(Saguenay) Excédés par les files interminables de la métropole, de nombreux citoyens du Grand Montréal se tournent vers le bureau de Service Canada à Chicoutimi, au Saguenay–Lac-Saint-Jean, pour renouveler leurs passeports. Mais ici aussi, on peine à répondre à la demande.

Et ici aussi, une preuve d’un départ imminent est exigée. « Il faut nous montrer que vous perdez de l’argent [si vous ne pouvez pas partir], sinon, on ne pourra pas vous servir aujourd’hui », lance Denis Bélanger, employé de Service Canada, à la file encore endormie rue Racine Est.

Arrivée avant l’ouverture des locaux, à 8 h 30, La Presse a pu constater que près d’une centaine de personnes attendait déjà, parfois depuis dimanche soir, dans l’espoir d’obtenir le précieux document. Assis sur des chaises de camping, des couvertures sur les jambes, les gens semblent s’éveiller à l’approche des employés de Service Canada.

Photo David Boily, LA PRESSE

Seules les demandes des voyageurs étant à 24 heures de leur départ sont traitées dans la journée au bureau de Service Canada à Chicoutimi.

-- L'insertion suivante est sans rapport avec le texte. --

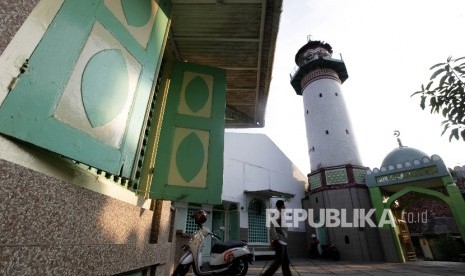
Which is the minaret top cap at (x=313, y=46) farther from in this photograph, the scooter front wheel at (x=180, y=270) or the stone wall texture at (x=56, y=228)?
the stone wall texture at (x=56, y=228)

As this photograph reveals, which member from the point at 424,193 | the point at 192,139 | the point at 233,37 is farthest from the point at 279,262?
the point at 424,193

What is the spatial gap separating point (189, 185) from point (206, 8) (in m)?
2.51

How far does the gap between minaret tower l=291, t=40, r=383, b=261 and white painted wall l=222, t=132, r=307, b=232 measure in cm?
153

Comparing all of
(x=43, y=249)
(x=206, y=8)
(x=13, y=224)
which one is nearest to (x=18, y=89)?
(x=13, y=224)

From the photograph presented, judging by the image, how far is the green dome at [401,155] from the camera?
14.0 meters

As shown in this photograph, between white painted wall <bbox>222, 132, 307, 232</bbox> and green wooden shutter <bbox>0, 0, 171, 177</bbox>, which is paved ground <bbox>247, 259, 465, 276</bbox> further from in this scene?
green wooden shutter <bbox>0, 0, 171, 177</bbox>

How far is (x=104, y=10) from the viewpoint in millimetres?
1956

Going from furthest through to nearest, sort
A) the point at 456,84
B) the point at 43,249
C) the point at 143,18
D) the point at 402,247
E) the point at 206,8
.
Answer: the point at 402,247 → the point at 206,8 → the point at 143,18 → the point at 456,84 → the point at 43,249

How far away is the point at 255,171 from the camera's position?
1534 cm

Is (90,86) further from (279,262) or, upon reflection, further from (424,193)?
(424,193)

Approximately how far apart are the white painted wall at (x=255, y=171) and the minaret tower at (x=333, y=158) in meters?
1.53

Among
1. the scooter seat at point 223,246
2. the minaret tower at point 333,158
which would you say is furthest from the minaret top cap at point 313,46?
the scooter seat at point 223,246

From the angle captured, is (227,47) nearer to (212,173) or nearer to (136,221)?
(212,173)

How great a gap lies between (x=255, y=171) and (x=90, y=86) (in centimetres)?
1405
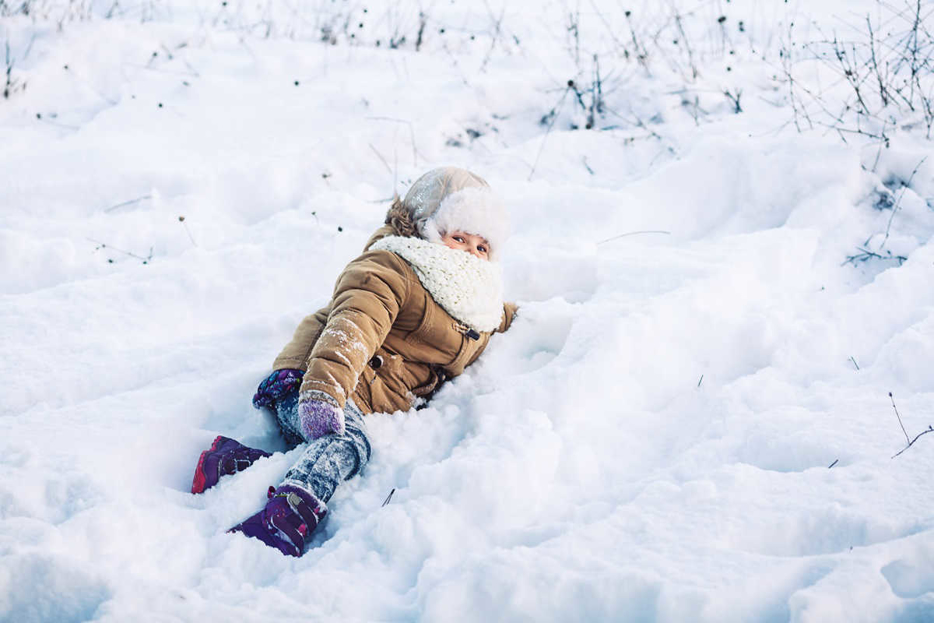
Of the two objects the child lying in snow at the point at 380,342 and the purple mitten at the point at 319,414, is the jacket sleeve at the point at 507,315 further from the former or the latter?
the purple mitten at the point at 319,414

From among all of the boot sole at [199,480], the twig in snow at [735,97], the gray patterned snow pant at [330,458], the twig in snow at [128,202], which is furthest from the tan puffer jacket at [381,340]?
the twig in snow at [735,97]

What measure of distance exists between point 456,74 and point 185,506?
4.49 meters

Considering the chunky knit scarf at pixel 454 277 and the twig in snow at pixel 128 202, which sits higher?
the chunky knit scarf at pixel 454 277

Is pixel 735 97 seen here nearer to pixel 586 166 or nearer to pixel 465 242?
pixel 586 166

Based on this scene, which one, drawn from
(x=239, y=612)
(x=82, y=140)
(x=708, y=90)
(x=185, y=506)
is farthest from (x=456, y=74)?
(x=239, y=612)

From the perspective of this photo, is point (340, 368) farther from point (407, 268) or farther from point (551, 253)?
point (551, 253)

La plupart des personnes rencontrées ont préféré faire la route d’environ cinq heures depuis Montréal ou Laval plutôt que de se frotter aux files interminables où des conflits éclatent même parfois.

« J’ai appelé ma députée et elle m’a dit de venir ici, que c’était ma seule chance », raconte Andrew Hyacinthe, tout juste débarqué de Laval avec son frère et sa belle-mère. Le jeune homme ne le sait pas encore, mais il devra probablement rester plusieurs jours à Chicoutimi s’il souhaite y obtenir son passeport, car le bureau de Service Canada n’arrive plus à suivre le rythme.

Pas plus vite en région

Seules les demandes des voyageurs étant à 24 heures de leur départ y sont traitées dans la journée. Les autres sont déplacés dans une autre file destinée à ceux dont le départ est d’ici 48 heures et où les demandes de quelques personnes à peine peuvent être traitées le jour même.

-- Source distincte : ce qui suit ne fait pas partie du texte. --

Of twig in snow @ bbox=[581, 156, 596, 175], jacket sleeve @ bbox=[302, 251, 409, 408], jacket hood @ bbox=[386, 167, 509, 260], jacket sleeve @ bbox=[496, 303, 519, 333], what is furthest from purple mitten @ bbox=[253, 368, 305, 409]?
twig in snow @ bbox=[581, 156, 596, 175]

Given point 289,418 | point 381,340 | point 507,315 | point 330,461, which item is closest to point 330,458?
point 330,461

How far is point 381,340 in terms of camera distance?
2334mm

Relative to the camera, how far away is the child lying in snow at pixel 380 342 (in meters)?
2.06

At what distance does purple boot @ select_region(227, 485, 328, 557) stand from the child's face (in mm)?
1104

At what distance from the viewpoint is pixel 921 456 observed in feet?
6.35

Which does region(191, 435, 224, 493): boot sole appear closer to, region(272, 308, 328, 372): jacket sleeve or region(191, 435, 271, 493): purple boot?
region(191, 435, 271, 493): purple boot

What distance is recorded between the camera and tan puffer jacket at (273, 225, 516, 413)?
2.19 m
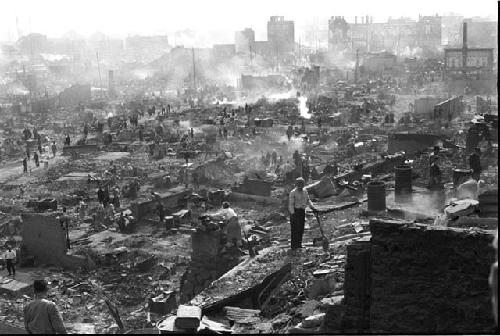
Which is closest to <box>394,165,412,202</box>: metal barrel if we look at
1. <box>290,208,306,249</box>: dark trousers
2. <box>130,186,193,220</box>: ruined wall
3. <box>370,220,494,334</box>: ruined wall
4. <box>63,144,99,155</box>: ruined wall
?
<box>290,208,306,249</box>: dark trousers

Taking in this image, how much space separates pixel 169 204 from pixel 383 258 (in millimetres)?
11619

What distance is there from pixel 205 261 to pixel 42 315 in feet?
18.8

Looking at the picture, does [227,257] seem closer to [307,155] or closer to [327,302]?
[327,302]

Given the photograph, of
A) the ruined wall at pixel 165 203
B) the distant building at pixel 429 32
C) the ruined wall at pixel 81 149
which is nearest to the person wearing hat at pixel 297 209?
the ruined wall at pixel 165 203

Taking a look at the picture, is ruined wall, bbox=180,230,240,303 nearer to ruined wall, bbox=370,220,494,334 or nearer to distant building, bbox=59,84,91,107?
ruined wall, bbox=370,220,494,334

Ceux dont le départ est au-delà de cette limite devront attendre, comme c’est le cas d’Andrew Hyacinthe, qui compte s’envoler pour la République dominicaine le 2 juillet prochain.

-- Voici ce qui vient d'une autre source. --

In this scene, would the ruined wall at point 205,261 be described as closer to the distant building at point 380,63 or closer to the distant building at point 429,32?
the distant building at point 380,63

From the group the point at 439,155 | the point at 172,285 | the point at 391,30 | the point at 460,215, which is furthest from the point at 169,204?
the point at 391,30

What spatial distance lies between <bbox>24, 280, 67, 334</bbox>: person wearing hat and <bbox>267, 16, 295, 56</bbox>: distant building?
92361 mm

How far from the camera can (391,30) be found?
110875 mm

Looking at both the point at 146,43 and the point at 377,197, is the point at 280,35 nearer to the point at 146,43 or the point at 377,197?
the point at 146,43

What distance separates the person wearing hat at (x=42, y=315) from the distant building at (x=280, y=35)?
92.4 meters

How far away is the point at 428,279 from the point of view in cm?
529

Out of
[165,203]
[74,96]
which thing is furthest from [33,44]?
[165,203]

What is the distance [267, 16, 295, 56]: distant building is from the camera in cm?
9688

Avertis des délais par les employés de Service Canada dès l’ouverture des locaux, beaucoup d’entre eux s’en iront vaquer à leurs occupations, probablement pour revenir le lendemain.

Photo David Boily, LA PRESSE

Denis Bélanger, employé de Service Canada

Les gens ne pensent pas à ça, mais à Guy-Favreau [à Montréal], ils ont 20 comptoirs avec 20 agents, alors qu’ici, on a quatre comptoirs avec quatre agents. Donc, toutes proportions gardées, on n’est pas mieux ici.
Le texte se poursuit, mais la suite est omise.